New research shows that cells collect more data than once believed inside the thalamus, a relay station for sensory and motor skills in the brain. It could change the way medicine treats schizophrenia, epilepsy, and other brain disorders.
Our brains are responsible for coordinating and interpreting many actions we take for granted every day, from walking to running to sight and hearing. To coordinate the sensory and motor signals that pass through the brain, you need a kind of relay station, in this case, the thalamus, two small lobes located approximately in the middle of the brain.
Neurons inside the thalamus are traditionally difficult to study, but understanding how they help receive and transmit signals vital for sensory and motor skills could one day lead to new medical care for people with certain brain disorders. .
New work by researchers at the University of Chicago and the Argonne National Laboratory has revealed a previously undetected convergence, or fusion, of sensory and motor information in the thalamus that could bring science closer to such treatments.
Scientists believe that the thalamus helps relay sensory and motor signals and regulate consciousness and alertness. But this new research reveals greater complexity in how the thalamus receives different types of information and relays it to all parts of the cortex.
The team’s research has been published in the Proceedings of the National Academy of Sciences.
To develop this more inclusive picture of the role of the thalamus, the team drew on tools from various scientific fields, including genetics, virology, molecular biology and microbiology, as well as various imaging techniques.
“The Argonne tools helped us discover this convergence that we would never have seen otherwise,” said Vandana Sampathkumar, neurobiologist in the Biosciences division of Argonne and postdoctoral researcher at UChicago.

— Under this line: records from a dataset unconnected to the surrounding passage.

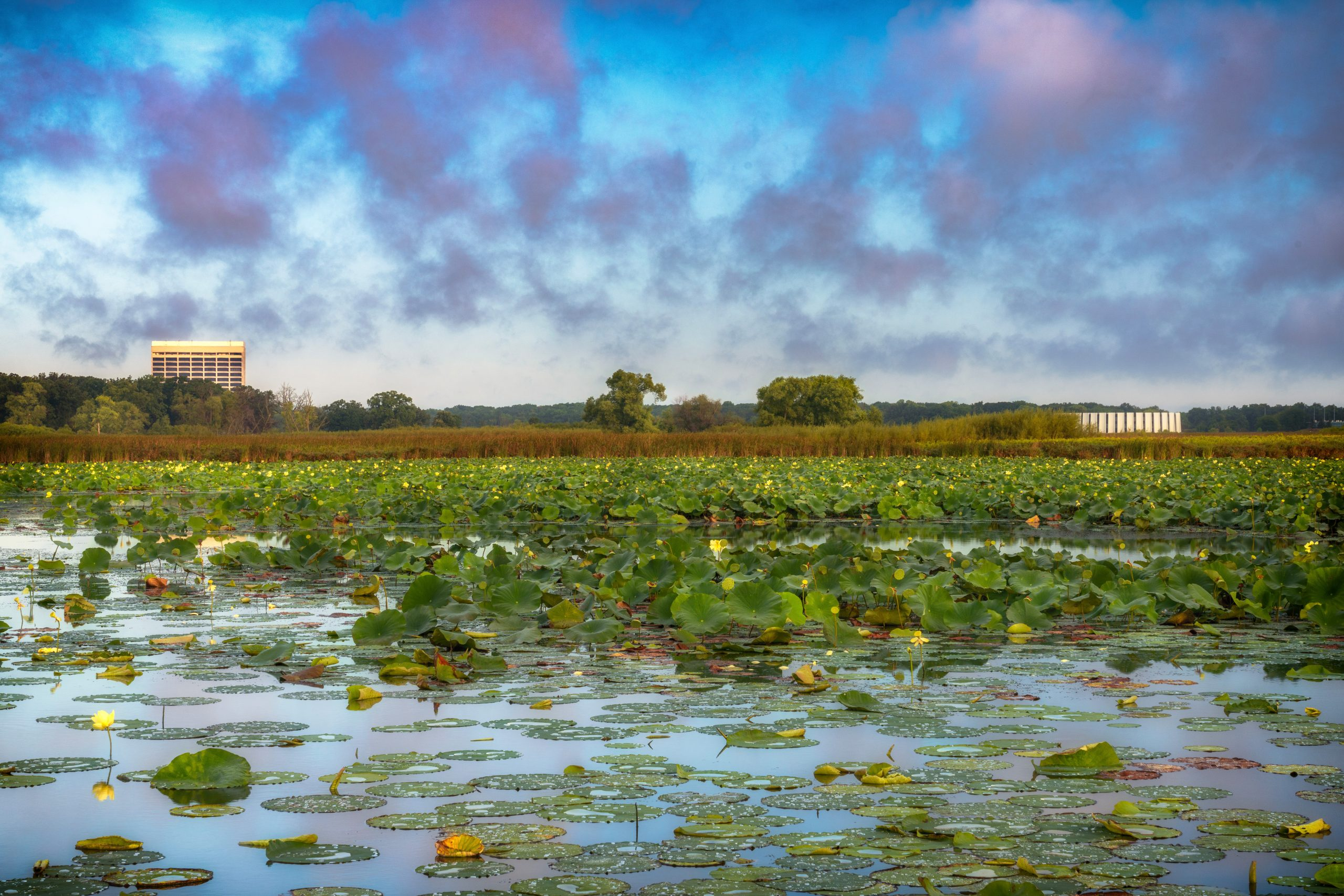 Wilson Hall and Feynman Computing Center peer over a sea of American lotus. nature, landscape, water, pond, plant, American lotus, building, Wilson Hall, Feynman Computing Center, sky, cloud, prairie Photo: Tim Chapman
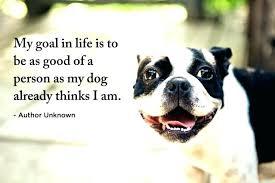 Dog Quotes Inspirational Beauteous Dog Quotes Inspirational Also 48 To Frame Astounding Inspirational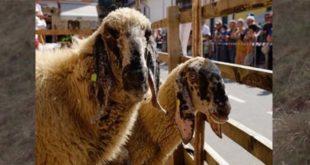 Pecore di razza Foza (Foto tratta dal sito www.asiago.it)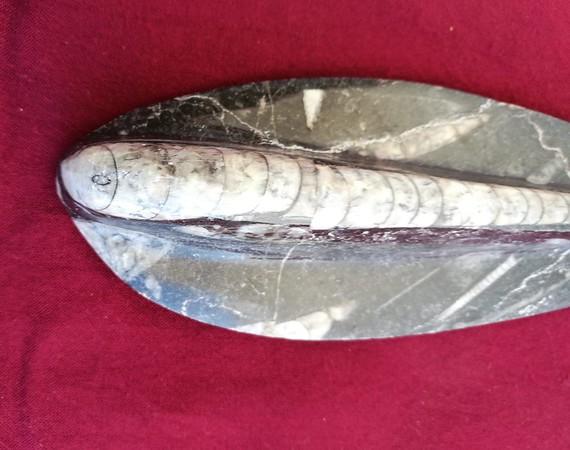 #2433 Orthocerid Cephalopod (16,0 cm)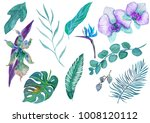 set of watercolor tropical... | Shutterstock . vector #1008120112
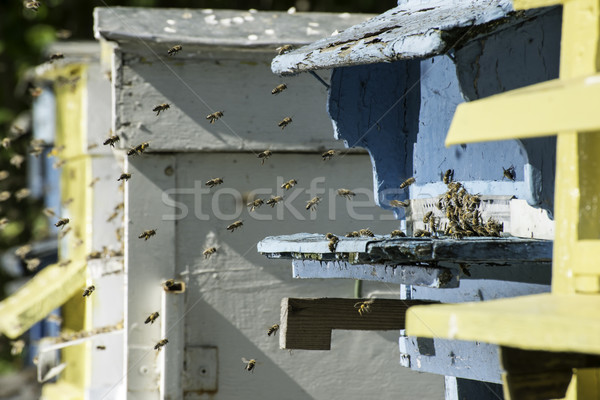 Swarm of bees fly to beehive Stock photo © deyangeorgiev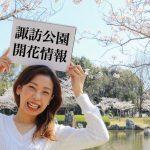 【2018年3月28日時点】桜の開花状況レポート【諏訪公園】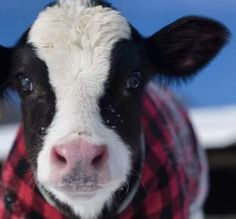 Cow in a flannel Cute Baby Cow, Baby Cows, Cute Cows, Baby Elephants, Farm Animals, Animals And Pets, Cute Animals, Wild Animals, Beautiful Creatures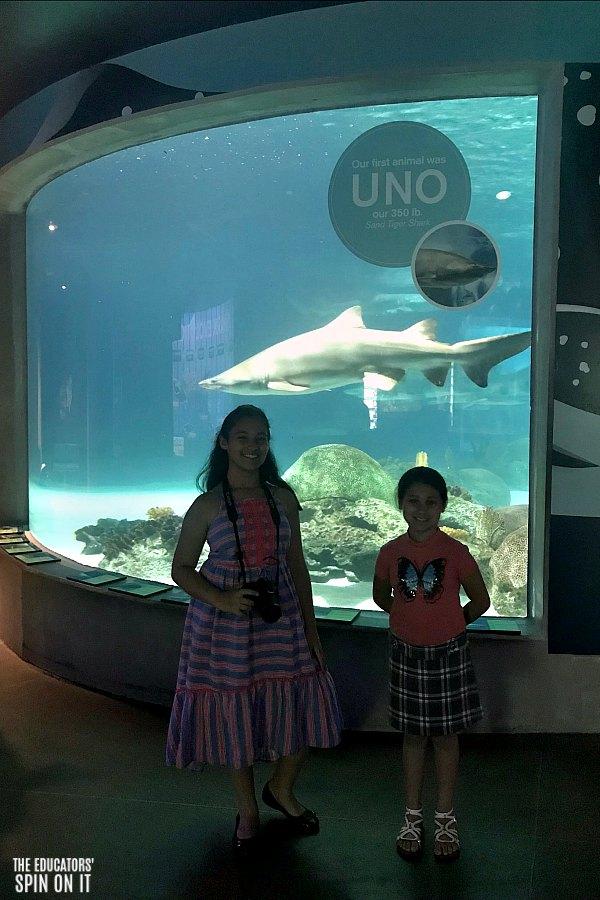 OdySea Aquarium featuring Sharks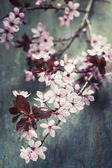 Spring Cherry blossoms — Foto Stock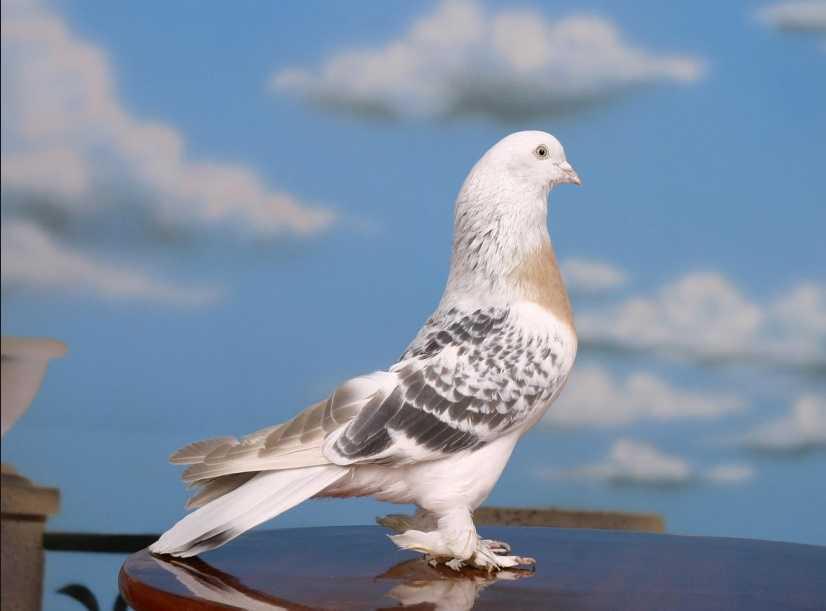 Azman beyaz güvercin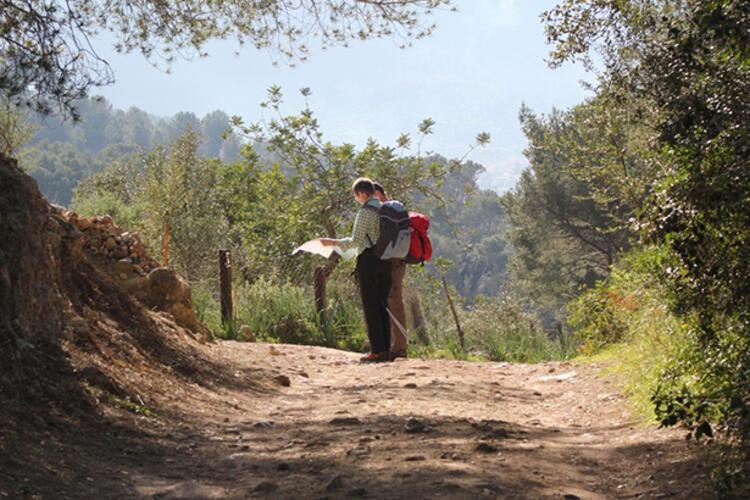 Meyve kokuları arasında: Mysia Yolları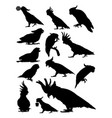 cockatoo birds animal detail silhouettes vector image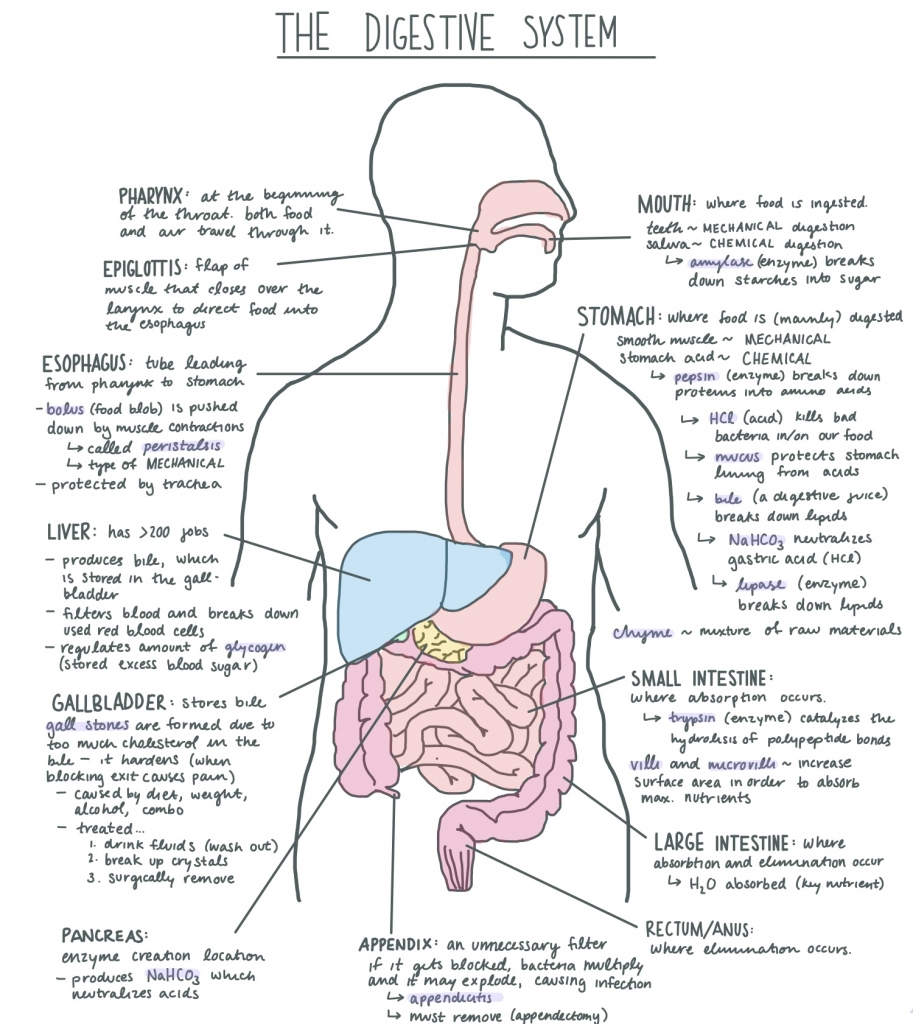 hight resolution of digestive system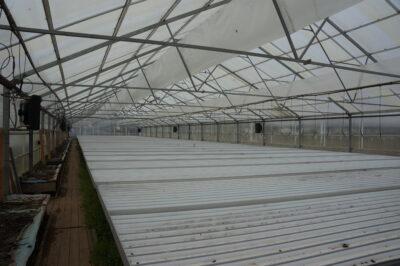 Fläktluftvärme till växthus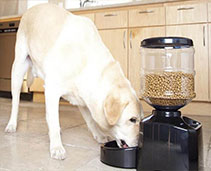 Dog Feeders and Bowls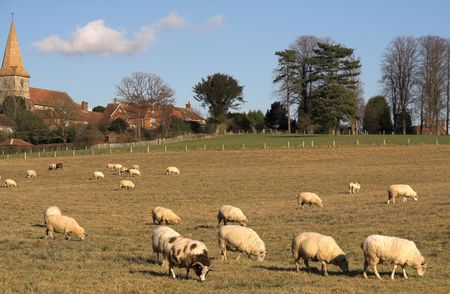 Jacob and other sheep grazing on a field near the village church photo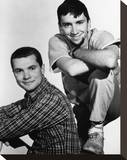 The Many Loves of Dobie Gillis (1959) Stretched Canvas Print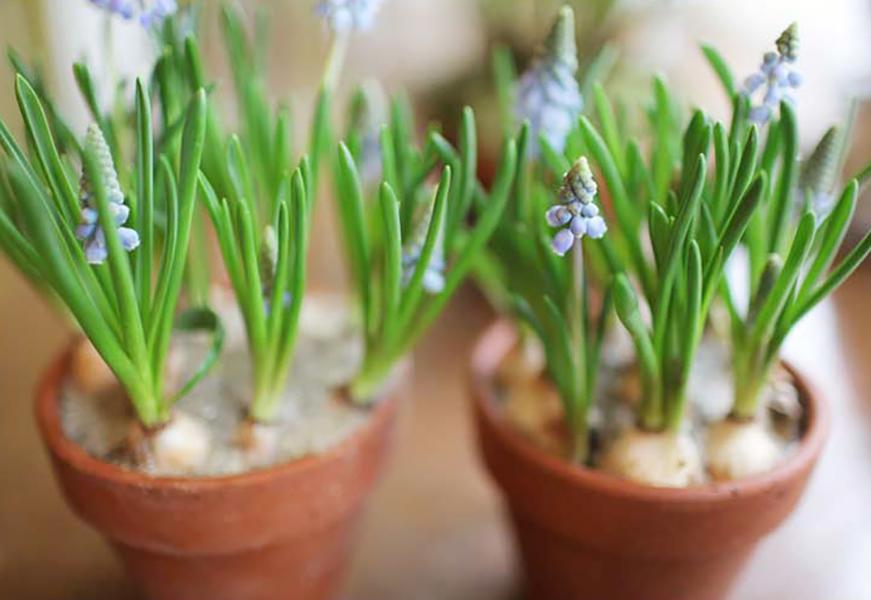 florali-Nspring94.jpg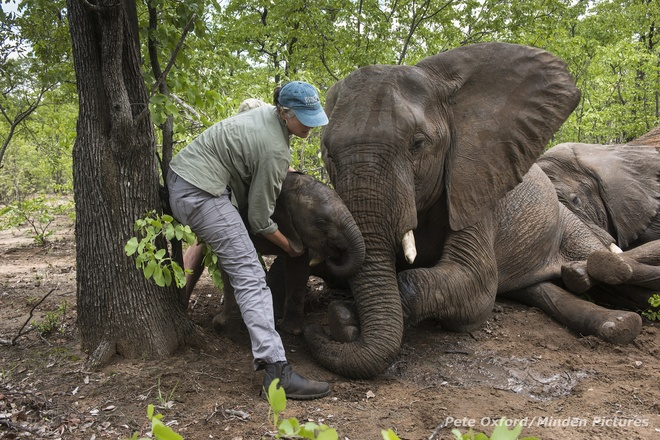 Tiem thuoc an than de van chuyen voi hinh anh 2 Nhiều đàn voi Châu Phi hiện đang sống trong sự bảo vệ nghiêm ngặt tại các công viên quốc gia. Chính phủ các nước và các tổ chức bảo vệ động vật hoang dã đã có những bước tiến dài trong việc đầu tư các thiết bị hiện đại, nhằm tránh cho chúng khỏi bị nhiễm độc, hay bị săn bắt giết mổ trái phép.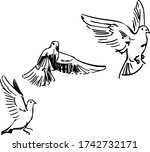 Three Doves Flying Poses Sketch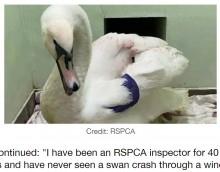 【海外発!Breaking News】白鳥が二重の窓ガラスを突き破って侵入 保護した専門家も「勤務40年で初めてのケース」(英)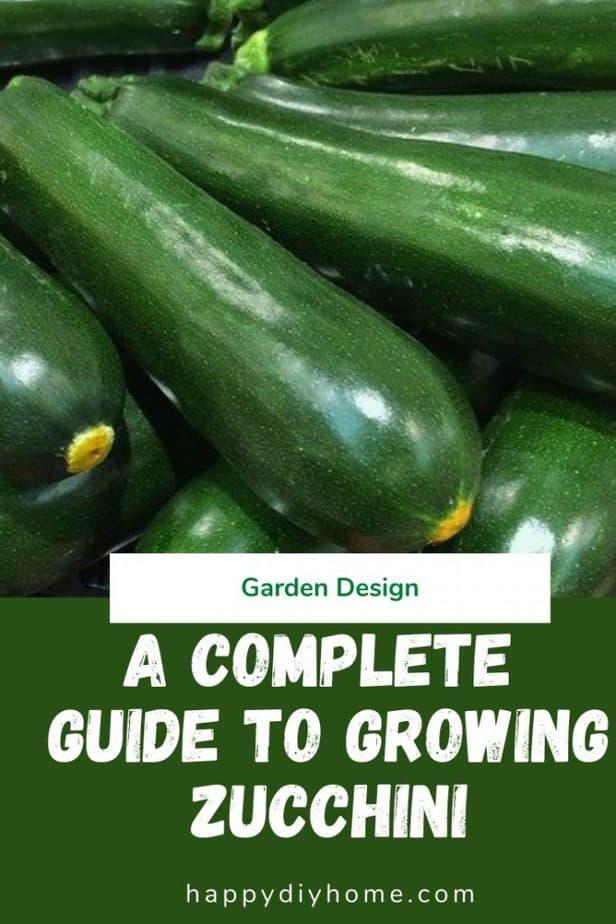 Growing Zucchini 1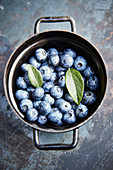 Freshly picked blueberries in a pot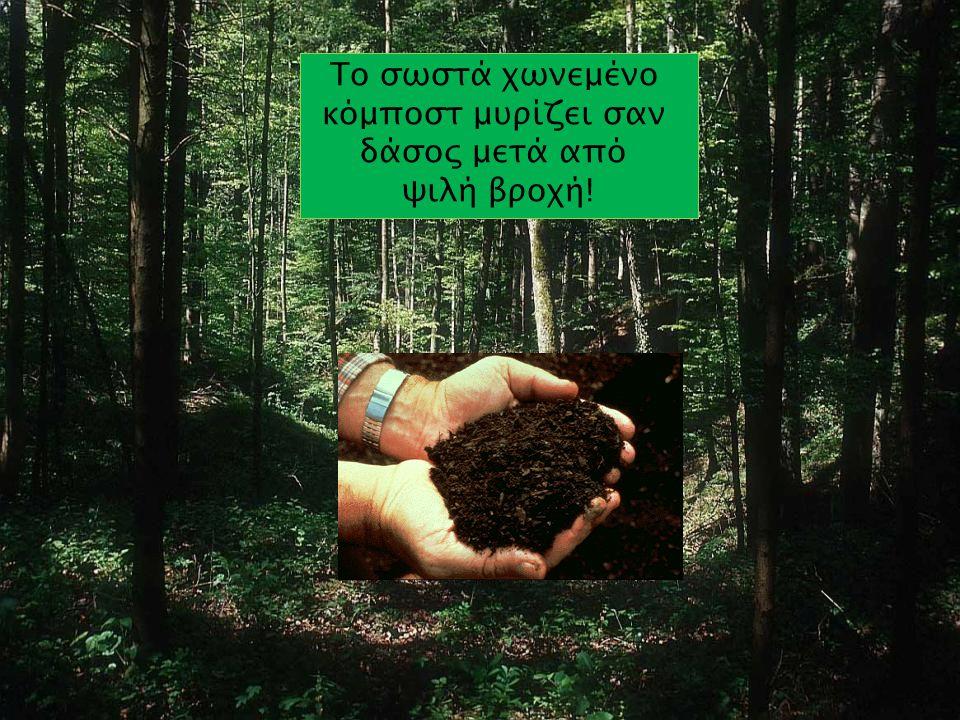 Το σωστά χωνεμένο κόμποστ μυρίζει σαν δάσος μετά από ψιλή βροχή!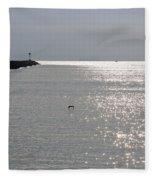 Silver Fleece Blanket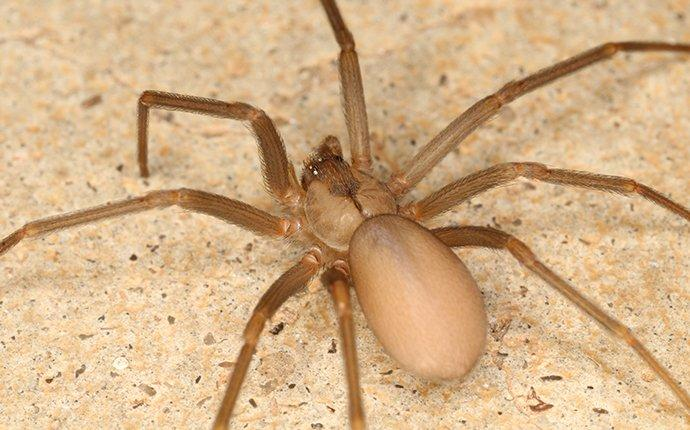 a brown recluse spider in a kitchen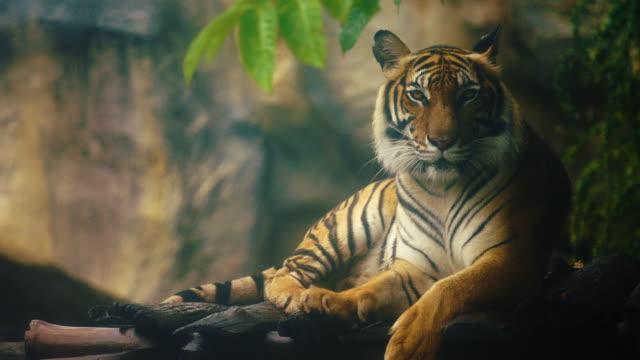 bengalisk tiger vilar i skogen - tiger bildbanksvideor och videomaterial från bakom kulisserna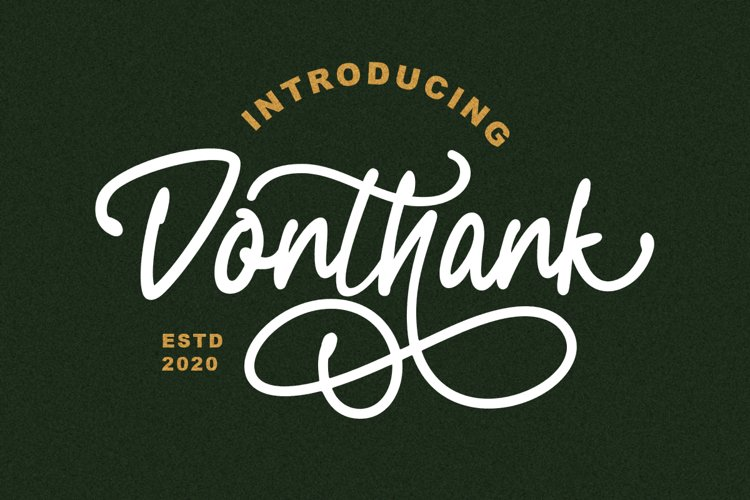 Donthank - Script Typeface example image 1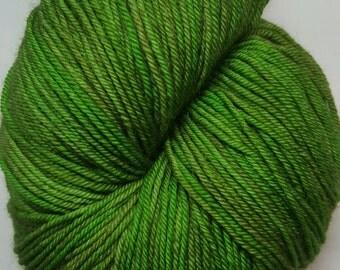 Robin Hood colorway! Glad Rags 100% Superwash Merino, 100 grams, 438 yards, hand-dyed sockweight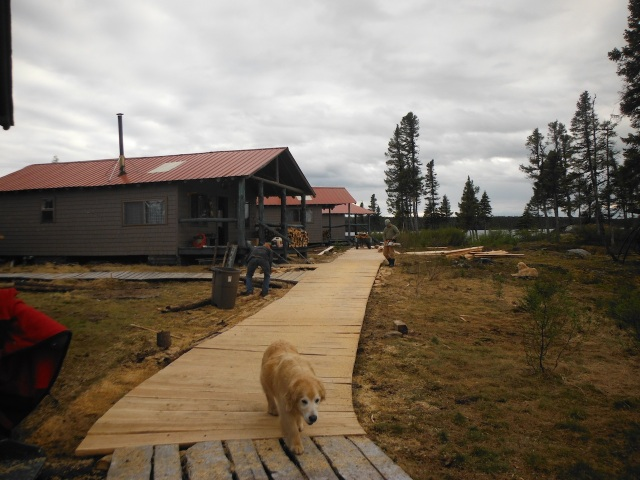 Camp Dog Bear Inspects Completed Work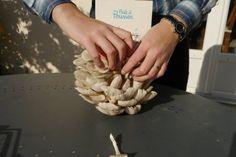 Cueillette de pleurotes gris Prêt à pousser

The team used electron microscopy to collect thousands of images of mouse brains. The images were digitally reassembled, or stitched together, on local desktops, then aligned on Argonne’s viewing computer, Cooley, for 3D reconstruction.
“We started from the assumption that cells receive information from one place and send that information with minimal alteration to another place. But it actually wasn’t, ”Sampathkumar said. “There was a surprising number of cells receiving information from different places and integrating it before transmitting it.”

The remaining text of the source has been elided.